Ottawa

Sarkozy’s campaign director: Angela Merkel

In one of the elaborate prime-time TV interviews with selected interrogators that are a staple of French presidential politics, Nicolas Sarkozy tonight put his fate in the hands of Angela Merkel. He announced a modest increase in, basically, the country’s GST — to kick in after April’s presidential election — to pay for reductions in business taxes to stimulate employment. That was a key feature of Merkel’s economic policy, designed to make it cheaper for employers to hire. He waved his hands a lot and alluded, in vaguer terms, to much tougher reforms implemented by Merkel’s predecessor, Gerhard Schröder, in 2004.

No analyst could miss the point: Germany is Sarkozy’s model now, and the perennially unpopular Sarkozy is following in the inexhaustibly popular Merkel’s footsteps.

But that wasn’t even the most extraordinary news in German-French relations this weekend, not even close. No, the most extraordinary news is that Merkel will campaign actively in France for Sarkozy’s re-election, going so far as to attend campaign rallies at his side. 

This news comes courtesy of the director-general of Merkel’s Christian Democratic Union party, Hermann Gröhe, who addressed Sarkozy’s UMP party this weekend and who does not seem to be a shy fellow. He decried French Socialist candiate François Hollande’s “dusty ideas” and declared, “Mr. Hollande, none of your vague declarations offers solutions to the urgent problems of our time!”

Pause here to consider what would happen if a sitting Democratic National Committee chairman had come to Canada last spring to announce Barack Obama’s participation in the coming election at Michael Ignatieff’s side. Or Jack Layton’s. Maybe he’d have flipped a coin. Anyway, you get the point.
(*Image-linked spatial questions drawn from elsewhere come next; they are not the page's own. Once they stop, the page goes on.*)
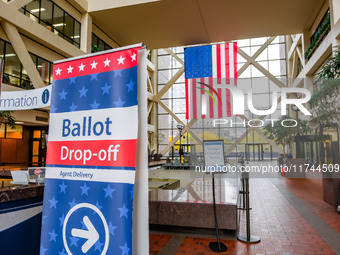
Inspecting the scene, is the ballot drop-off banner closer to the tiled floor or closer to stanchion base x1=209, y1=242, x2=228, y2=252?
the tiled floor

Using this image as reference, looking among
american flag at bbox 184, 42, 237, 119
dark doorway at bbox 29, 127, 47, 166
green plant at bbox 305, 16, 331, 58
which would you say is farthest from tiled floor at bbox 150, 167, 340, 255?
dark doorway at bbox 29, 127, 47, 166

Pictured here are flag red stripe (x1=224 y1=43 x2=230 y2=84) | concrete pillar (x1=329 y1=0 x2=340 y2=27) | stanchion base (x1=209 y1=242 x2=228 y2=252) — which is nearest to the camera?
stanchion base (x1=209 y1=242 x2=228 y2=252)

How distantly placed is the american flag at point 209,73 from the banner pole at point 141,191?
14.4 m

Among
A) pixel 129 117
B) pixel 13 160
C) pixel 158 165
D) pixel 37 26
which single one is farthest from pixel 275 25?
pixel 13 160

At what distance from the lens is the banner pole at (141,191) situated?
68.4 inches

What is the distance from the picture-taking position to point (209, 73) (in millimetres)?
17406

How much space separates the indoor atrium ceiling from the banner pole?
12.9 m

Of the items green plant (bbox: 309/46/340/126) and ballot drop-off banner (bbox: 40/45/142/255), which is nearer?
ballot drop-off banner (bbox: 40/45/142/255)

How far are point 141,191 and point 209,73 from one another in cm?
1637

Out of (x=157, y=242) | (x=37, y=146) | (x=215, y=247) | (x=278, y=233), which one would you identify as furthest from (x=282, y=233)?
(x=37, y=146)

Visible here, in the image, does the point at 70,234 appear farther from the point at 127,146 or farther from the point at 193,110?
the point at 193,110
Anyway, Gröhe’s intervention appears to have an element of tit-for-tat to it, because Hollande was in Berlin in December to tell the German Socialists, “Wir gewinnen zusammen,” “We will win together.”
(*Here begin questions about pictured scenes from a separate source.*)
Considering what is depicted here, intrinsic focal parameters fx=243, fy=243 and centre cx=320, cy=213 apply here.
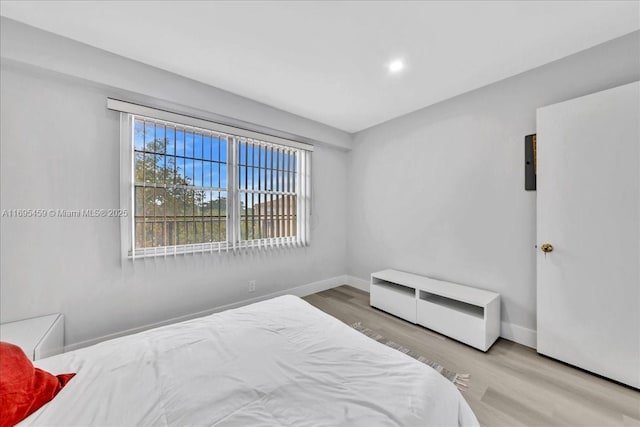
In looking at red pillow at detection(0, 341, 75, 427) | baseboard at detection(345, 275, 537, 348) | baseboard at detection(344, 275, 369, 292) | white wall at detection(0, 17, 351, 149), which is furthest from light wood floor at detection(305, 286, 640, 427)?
white wall at detection(0, 17, 351, 149)

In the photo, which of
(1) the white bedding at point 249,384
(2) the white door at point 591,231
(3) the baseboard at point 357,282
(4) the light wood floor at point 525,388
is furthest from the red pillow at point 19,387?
(3) the baseboard at point 357,282

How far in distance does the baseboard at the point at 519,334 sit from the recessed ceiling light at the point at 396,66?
2.60 m

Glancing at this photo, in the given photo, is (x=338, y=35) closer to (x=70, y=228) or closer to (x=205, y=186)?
(x=205, y=186)

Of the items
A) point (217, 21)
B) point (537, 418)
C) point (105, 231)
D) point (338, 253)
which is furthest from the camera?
Answer: point (338, 253)

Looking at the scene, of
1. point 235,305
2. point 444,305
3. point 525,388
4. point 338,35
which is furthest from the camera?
point 235,305

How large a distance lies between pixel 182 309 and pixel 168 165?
4.79 ft

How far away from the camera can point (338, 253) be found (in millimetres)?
3988

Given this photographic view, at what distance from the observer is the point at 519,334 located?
7.39 ft

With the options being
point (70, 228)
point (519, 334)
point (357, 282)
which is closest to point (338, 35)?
point (70, 228)

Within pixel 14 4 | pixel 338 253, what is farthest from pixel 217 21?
pixel 338 253

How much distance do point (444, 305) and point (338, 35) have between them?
2613 mm

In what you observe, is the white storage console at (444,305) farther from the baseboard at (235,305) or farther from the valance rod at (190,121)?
the valance rod at (190,121)

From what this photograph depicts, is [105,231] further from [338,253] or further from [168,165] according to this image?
[338,253]

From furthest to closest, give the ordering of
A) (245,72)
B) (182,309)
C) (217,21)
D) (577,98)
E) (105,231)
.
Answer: (182,309)
(245,72)
(105,231)
(577,98)
(217,21)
There are a few things going on here. First, a genuine belief among the Germans that, while Sarkozy can be an inconstant and sometimes boneheaded partner, he is at least sometimes interested in running an economy the way Schröder and Merkel have done in succession. Second, an understanding that if Merkel and Sarkozy do not hang together they will most assuredly hang separately. It has been a cold season for incumbent European governments seeking re-election. Merkel is popular at home but she cannot weigh in the European balance without an ally. She’s hardly alone — she gets on well with Poland’s Donald Tusk, for instance — but Poland doesn’t carry a fraction the weight in Europe that France does.
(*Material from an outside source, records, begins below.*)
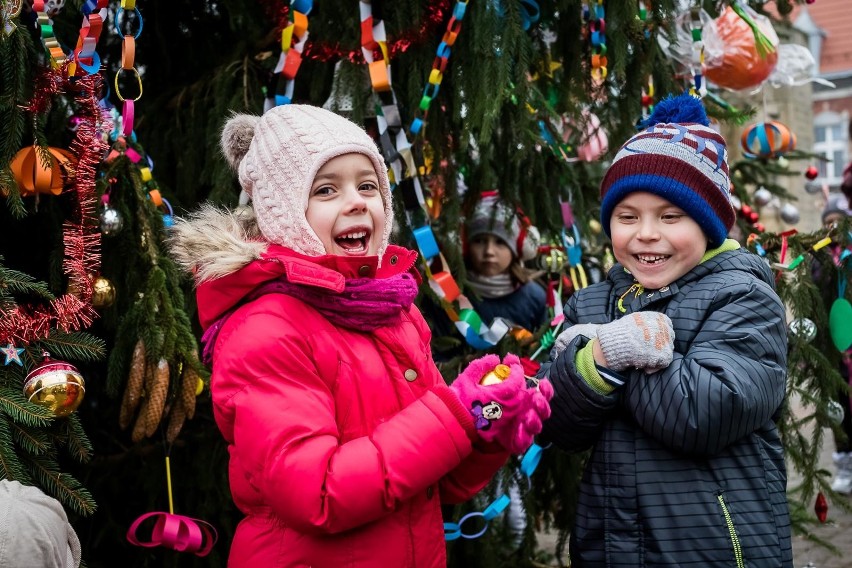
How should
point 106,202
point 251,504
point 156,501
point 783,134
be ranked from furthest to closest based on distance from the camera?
point 783,134 → point 156,501 → point 106,202 → point 251,504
The best story here, however, is the complex and maddening personal relationship between Sarkozy and Merkel. I dearly hope a top political reporter in one of the two countries is writing a book about it. They are opposites in so many ways. He is a loudmouth and a magpie. She makes boring a virtue. He courts the press and pouts over its slights; she is notoriously inaccessible to reporters. Only last autumn he told a boorish joke about her that made instant headlines (“She says she’s on a diet… then helps herself to more cheese”).

Their nations’ fates are so intertwined they cannot live without each other. In a touching gesture toward that historic truth, he flew to Berlin to visit her on the very day of his inauguration in 2007. They speak daily on the phone, rarely go a few weeks without meeting. He has trailed consistently in the polls, and if he wins this spring, he will owe her even more than he already does. The whole thing fascinates me.